======== Source data ========
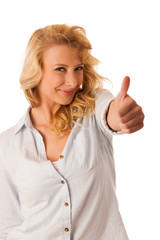 woman gesturing success with her hand showing ok sign thumb up i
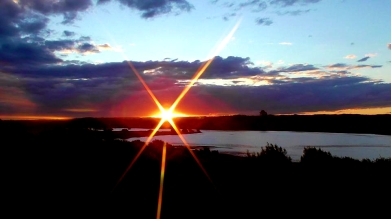 NEW ZEALAND: Sunset over Lake Aniwhenua after eating traditional Hangi food (cooked underground). Tasted as good as the view looked!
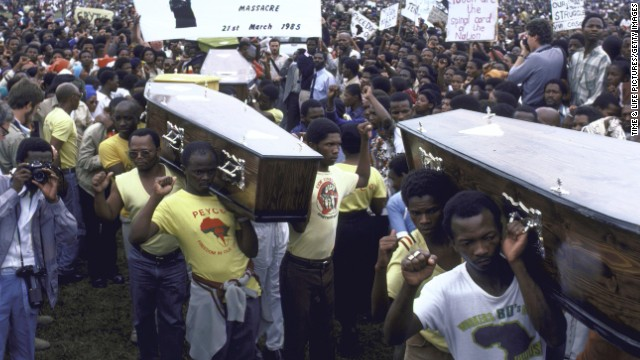 Crowd during funeral with coffins of 29 killed in April 1985 unrest in South Africa.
========
*What you should do*: Set the listing above down again exactly, leaving pictures out.

*Your solution*:
 woman gesturing success with her hand showing ok sign thumb up i
 NEW ZEALAND: Sunset over Lake Aniwhenua after eating traditional Hangi food (cooked underground). Tasted as good as the view looked!
 Crowd during funeral with coffins of 29 killed in April 1985 unrest in South Africa.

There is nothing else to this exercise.